Bu saydıklarımla beraber bu bisikleti tavsiye ediyor, bakımlarının yapılmasını ve süreceğiniz yolun durumuna göre de 3'lü aynakolu özellikle öneriyorum. Orta dişlideyken yokuş yukarı rahat çıkıyor. Düz yolda ise fazla hızlanmayacaksanız benim gibi markete git, oraya buraya kısa mesafelerde git gel yapıp da yüksek hızlara çıkmayacaksanız hiç vites değiştirmenize gerek kalmıyor. ama gün içinde uzun süre kullanacaksanız ve yokuşlar da çok ise eğer, yokuşa girmeden önce en küçük olan dişliye geçmek, düz yola çıkınca da orta dişliye geçmek isteyeceksiniz. Tabii ki bu en doğal hakkınız ve olması gereken de bu aslında. 3'lü aynakolun öneminden başka bir şey demiyorum bu bisiklet için. HAKİKATEN ÖNEMLİ.

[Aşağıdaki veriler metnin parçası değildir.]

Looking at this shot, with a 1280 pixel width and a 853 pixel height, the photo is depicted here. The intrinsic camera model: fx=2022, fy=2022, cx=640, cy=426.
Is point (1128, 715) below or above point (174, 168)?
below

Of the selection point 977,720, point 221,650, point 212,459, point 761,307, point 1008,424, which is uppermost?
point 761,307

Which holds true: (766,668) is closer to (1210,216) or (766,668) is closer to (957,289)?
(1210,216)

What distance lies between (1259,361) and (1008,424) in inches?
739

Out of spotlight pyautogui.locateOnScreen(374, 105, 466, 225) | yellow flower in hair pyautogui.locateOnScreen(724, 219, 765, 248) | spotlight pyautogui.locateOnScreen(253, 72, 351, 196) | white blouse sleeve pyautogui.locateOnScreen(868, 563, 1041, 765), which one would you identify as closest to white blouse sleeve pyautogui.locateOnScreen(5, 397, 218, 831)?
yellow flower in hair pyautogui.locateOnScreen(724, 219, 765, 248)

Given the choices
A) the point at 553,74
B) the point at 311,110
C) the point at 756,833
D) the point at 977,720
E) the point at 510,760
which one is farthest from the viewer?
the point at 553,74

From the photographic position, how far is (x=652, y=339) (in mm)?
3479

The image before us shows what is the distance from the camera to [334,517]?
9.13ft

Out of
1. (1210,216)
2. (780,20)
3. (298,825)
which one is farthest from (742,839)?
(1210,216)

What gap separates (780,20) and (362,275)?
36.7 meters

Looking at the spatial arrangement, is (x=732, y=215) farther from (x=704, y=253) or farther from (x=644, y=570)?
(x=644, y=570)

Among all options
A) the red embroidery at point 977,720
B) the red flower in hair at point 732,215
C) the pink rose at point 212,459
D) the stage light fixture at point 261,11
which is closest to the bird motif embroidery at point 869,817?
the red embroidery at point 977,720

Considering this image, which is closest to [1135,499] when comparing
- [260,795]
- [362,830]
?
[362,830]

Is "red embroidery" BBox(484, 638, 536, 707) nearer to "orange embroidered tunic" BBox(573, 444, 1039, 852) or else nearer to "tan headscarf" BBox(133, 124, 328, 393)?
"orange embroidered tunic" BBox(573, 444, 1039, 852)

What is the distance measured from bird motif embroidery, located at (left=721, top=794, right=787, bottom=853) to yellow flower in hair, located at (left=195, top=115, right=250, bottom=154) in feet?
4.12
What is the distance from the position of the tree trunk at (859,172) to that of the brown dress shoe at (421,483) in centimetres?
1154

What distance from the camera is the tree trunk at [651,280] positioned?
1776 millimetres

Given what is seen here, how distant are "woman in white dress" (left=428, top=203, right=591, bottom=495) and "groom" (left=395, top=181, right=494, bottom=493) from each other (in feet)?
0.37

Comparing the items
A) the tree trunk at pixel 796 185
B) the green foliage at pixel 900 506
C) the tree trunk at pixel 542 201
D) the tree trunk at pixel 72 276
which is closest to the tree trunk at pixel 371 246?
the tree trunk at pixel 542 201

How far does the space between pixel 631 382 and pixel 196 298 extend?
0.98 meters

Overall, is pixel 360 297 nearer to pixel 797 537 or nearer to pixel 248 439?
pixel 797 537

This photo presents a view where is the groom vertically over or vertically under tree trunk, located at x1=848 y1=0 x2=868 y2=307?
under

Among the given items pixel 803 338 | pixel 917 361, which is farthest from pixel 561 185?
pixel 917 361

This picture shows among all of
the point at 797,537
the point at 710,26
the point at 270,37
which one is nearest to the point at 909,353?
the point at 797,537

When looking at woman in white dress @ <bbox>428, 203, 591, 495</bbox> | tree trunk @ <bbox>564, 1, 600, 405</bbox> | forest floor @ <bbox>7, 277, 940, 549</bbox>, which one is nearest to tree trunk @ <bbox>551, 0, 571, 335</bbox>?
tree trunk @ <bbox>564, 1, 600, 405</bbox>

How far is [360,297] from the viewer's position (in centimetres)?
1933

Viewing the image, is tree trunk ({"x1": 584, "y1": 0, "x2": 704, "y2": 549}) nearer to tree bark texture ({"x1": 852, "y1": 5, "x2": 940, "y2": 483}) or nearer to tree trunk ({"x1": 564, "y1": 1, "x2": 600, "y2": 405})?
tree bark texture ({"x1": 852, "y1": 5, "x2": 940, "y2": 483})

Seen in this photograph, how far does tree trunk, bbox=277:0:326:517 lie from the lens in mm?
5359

geriye kalan fren, balata, teller, ruble, sele, gidon, bagaj, her şey ayarlanabilir. orta vitesi yani aynakolu çalıştırmaya gerekli olan vites telinin, kadro üzerinde gergin olarak duracağı küçük yuvacıklar yok bisiklet üzerinde. Bunu ayarlayabilirseniz durmayın hemen alın, değiştirin, yokuş aşağı yukarı banamısın demeden kullanın. ama bunu yapamıyorsanız benim gibi buraya gelir 10 sayfa yazarsınız aynakol önemli, aynakol önemli diye..
sevgiler..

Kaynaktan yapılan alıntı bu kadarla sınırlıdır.